As the size of complementary-metal-oxide-semiconductor (CMOS) field-effect-transistor (FET) approaches to an atomic scale, various quantum mechanical effects become more apparent. One example is the gate-leakage current due to quantum mechanical tunneling through gate oxide in a MOSFET, which increases the stand-by power of the system . The effect of inversion layer capacitance due to quantum confinement is also prominent, which decreases the total capacitance of a MOSFET, leading to the reduction of the device's transconductance. Another example is random telegraph signals (RTSs). RTSs are considered to be caused by a trapping and detrapping of a single electron in a defect state, inducing undesired current fluctuation.
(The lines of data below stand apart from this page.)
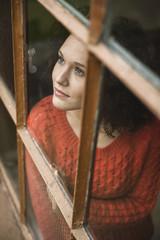 Junge Frau schaut aus dem Fenster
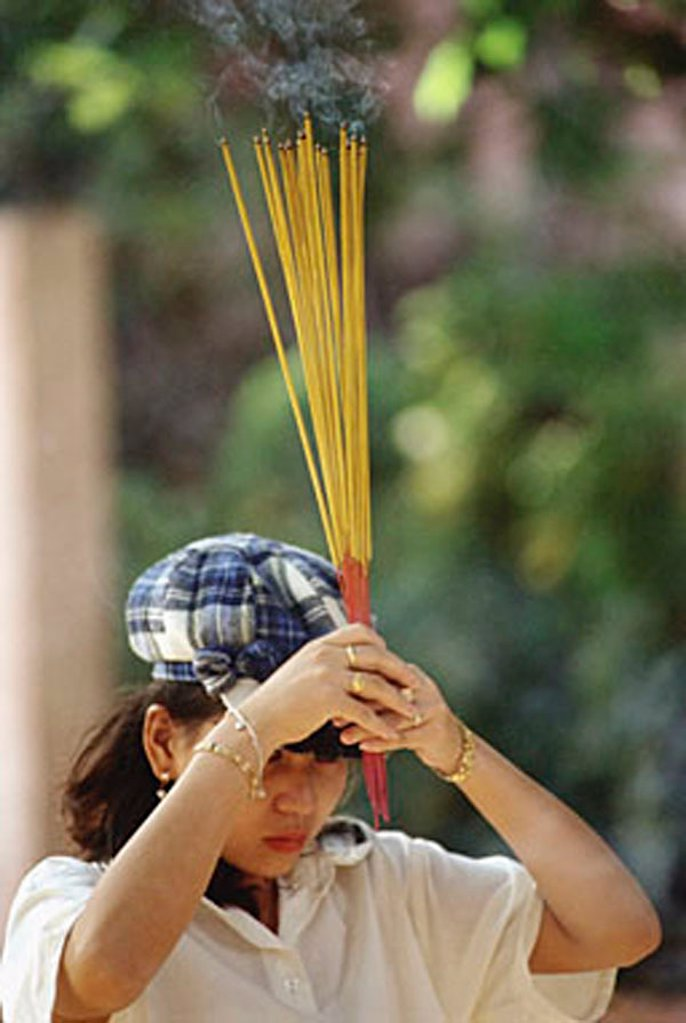 Vietnam, Ho Chi Minh City, A woman waving incense sticks during prayer. : Stock Photo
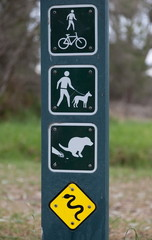 Sign on park regulations, restriction and warnings.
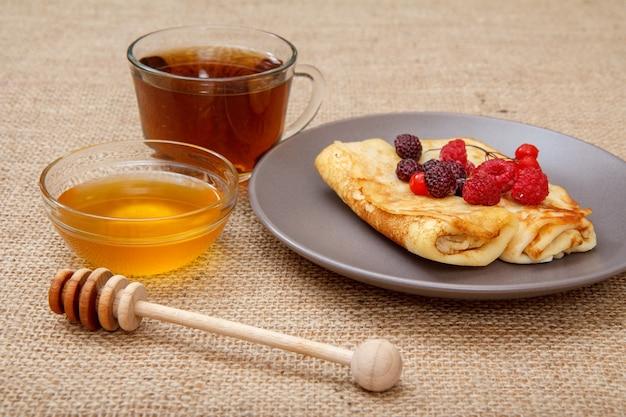 Hausgemachte pfannkuchen gefüllt mit hüttenkäse und belegt mit gefrorenen himbeeren und brombeeren auf teller, tasse tee und honig in glasschüssel mit holzlöffel auf sackleinen
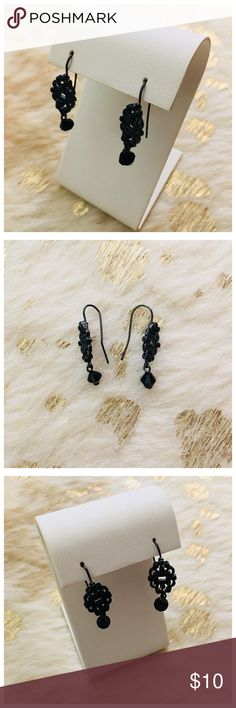 Vintage Black Beaded Earrings One earring is slightly bent, but not majorly. Each earring has one small black bead hanging from it. Jewelry Earrings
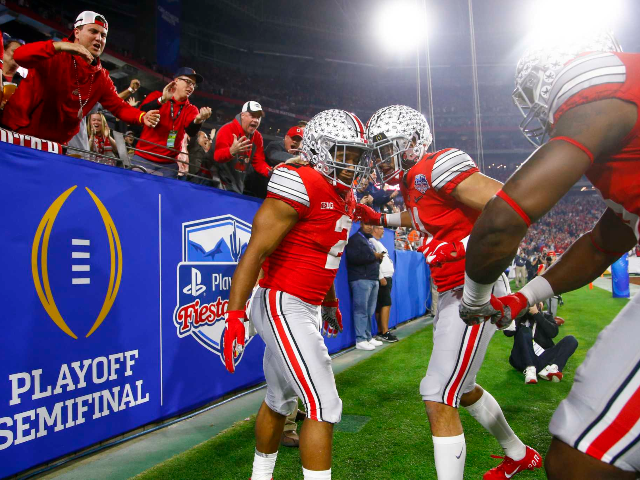 In this Dec. 28, 2019, file photo, Ohio State running back J.K. Dobbins, left, celebrates his touchdown with wide receiver Austin Mack during the first half of the team's Fiesta Bowl NCAA college football playoff semifinal against Clemson, in Glendale, Ariz. Clemson is preseason No. 1 in The Associated Press …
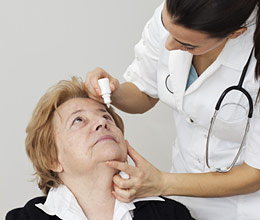 Woman receiving eye drops from health care provider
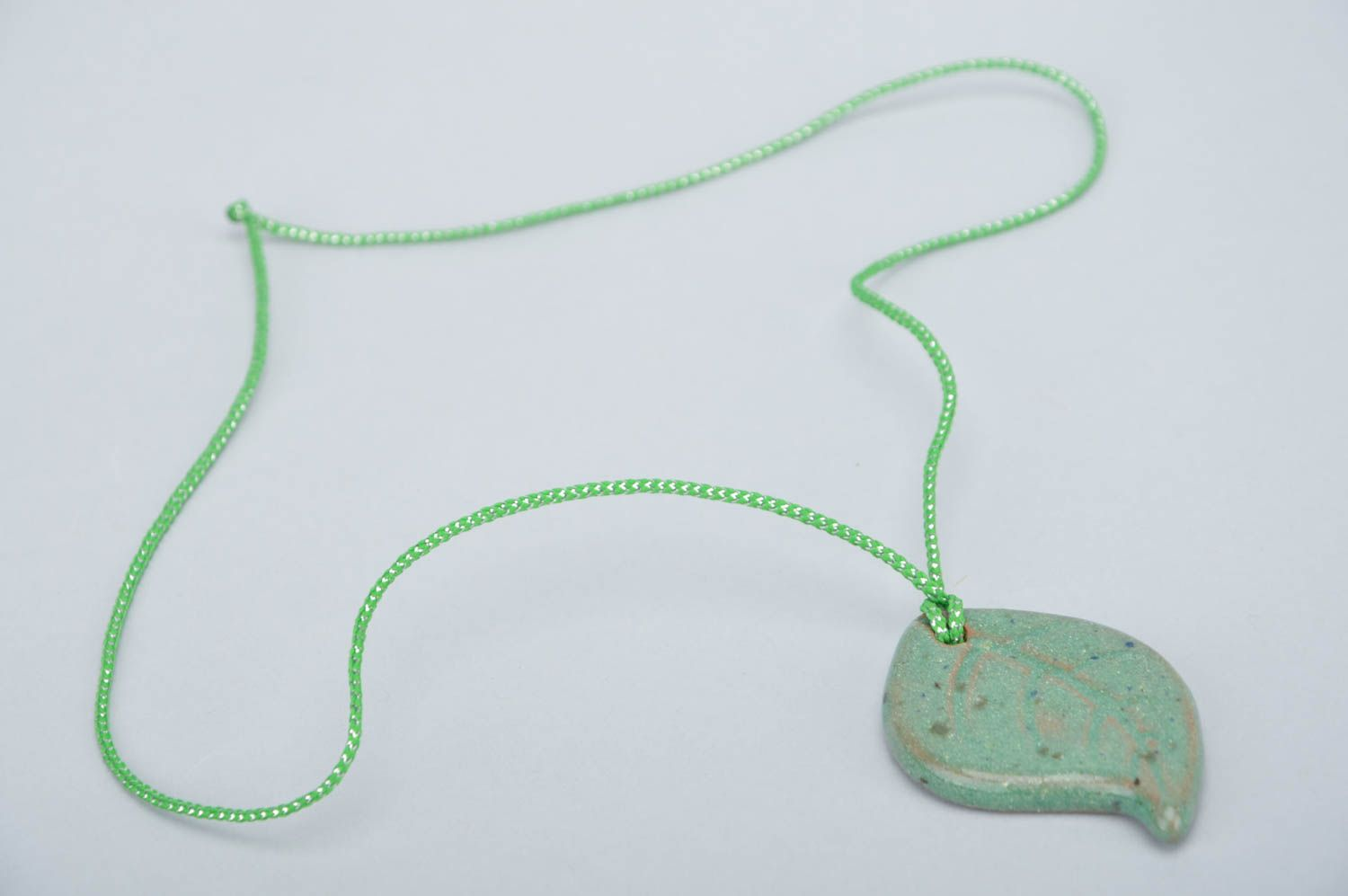 Handmade ceramic small pendant in the shape of light green leaf on a cord photo 2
Noise introduced by RTSs, random telegraph noise (RTN), is one of the most extensively investigated reliability issues in state-of-art CMOS devices. First observed in 1984, RTSs have been observed in MOSFETs , static random access memory (SRAM), resistive random access memory (ReRAM), and flash memory devices. Overall, quantum mechanical effects were considered to be an obstacle for the silicon (Si) industry due to their negative impacts on the operation of CMOS circuits.
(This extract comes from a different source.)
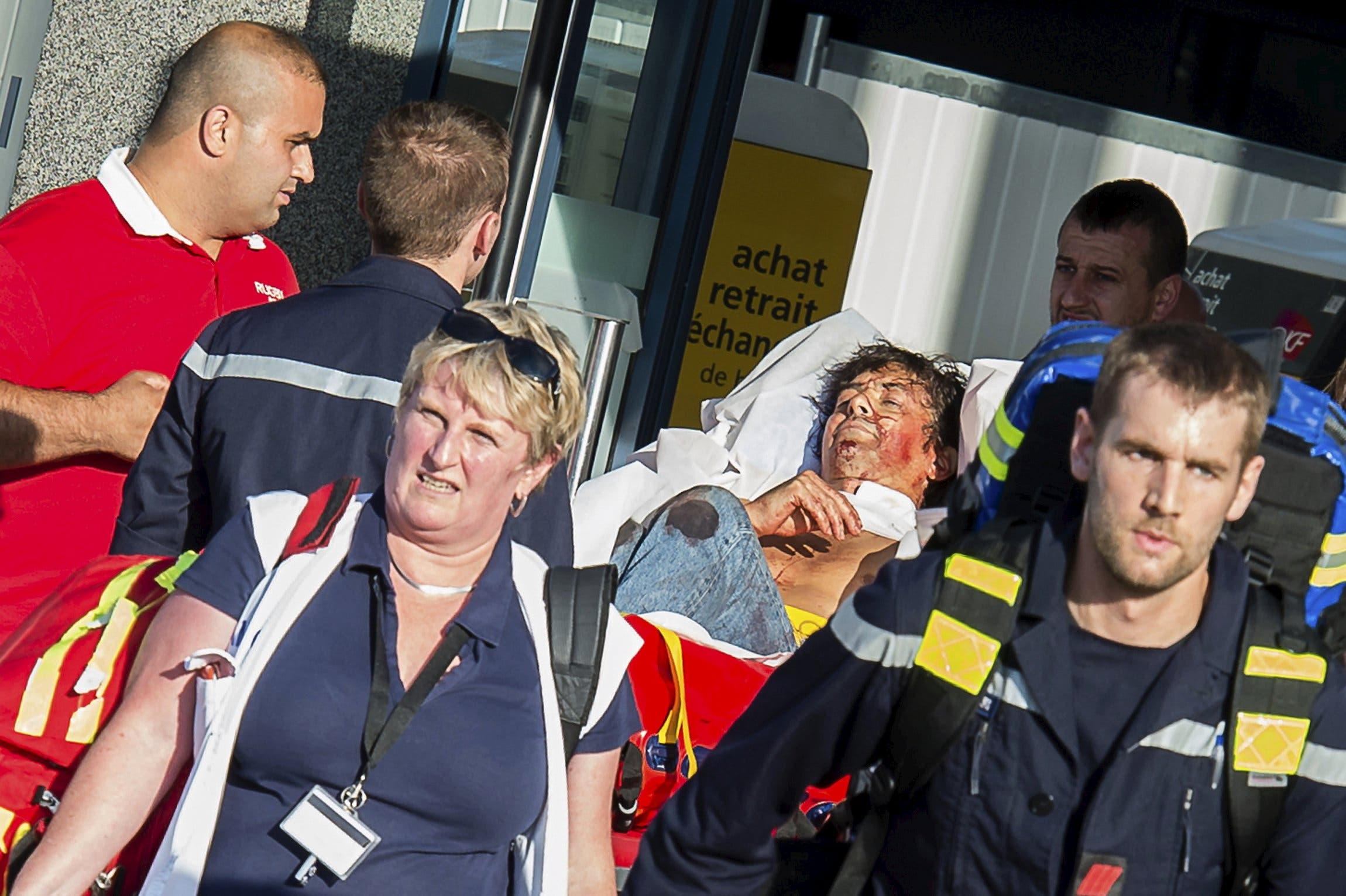 French emergency services transport a victim after a shooting on the Amsterdam to Paris Thalys high-speed train in Arras, France, August 21, 2015.  (Reuters)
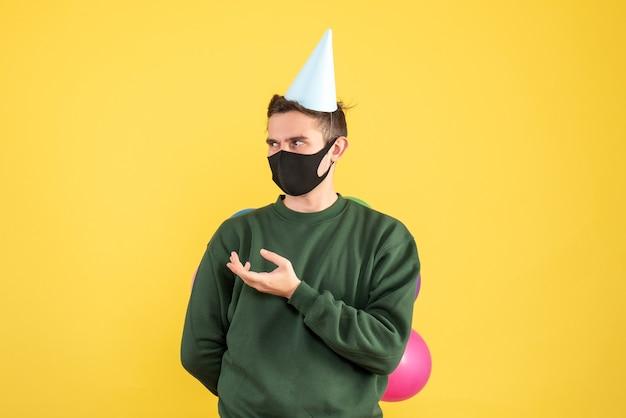 Vue de face jeune homme avec chapeau de fête et ballons colorés debout sur jaune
However, as the merit of quantum computations started to be recognized, a possibility of employing such quantum effects in Si device for a quantum bit (qubit) application is being actively sought by research groups. In order to implement a qubit in a solid state device, an isolated energy level that can contain a single electron must be embedded in a host material. Si is, in fact, an ideal material to host a spin qubit, since the spin-orbit coupling in Si is weak and thus a long coherence time is expected. The presence of RTSs also indicates that there is an isolated energy level in a device that can accommodate a single electron. Indeed, an electron spin resonance (ESR) signal was detected in a Si MOSFET that exhibited a RTS. From the observed g-factor, a single electron in a trap state was identified to cause the resonance. This indicates that an electron in a trap state responsible for a RTS can behave quantum mechanically, and thus such a trap state could potentially be used as a qubit. Nowadays, the importance of RTSs is highly recognized in the context of the reliability of CMOS circuits as well as the future quantum computation.
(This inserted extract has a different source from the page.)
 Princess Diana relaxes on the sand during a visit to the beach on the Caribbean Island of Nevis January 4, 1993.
In order to study RTSs, finding a device that exhibits RTSs is necessary. However, because such trap states are usually undesired and engineered away in device fabrication processes, identifying a device with RTSs requires a significant amount of measurement time. Statistically large number of devices (around 10⁴) needed to be investigated in order to find a device with RTSs . A systematic method to find RTSs in a single CMOS transistor at low temperature (2K) was proposed, though it still requires a highly accurate current-voltage (I–V) measurement with a long integration time.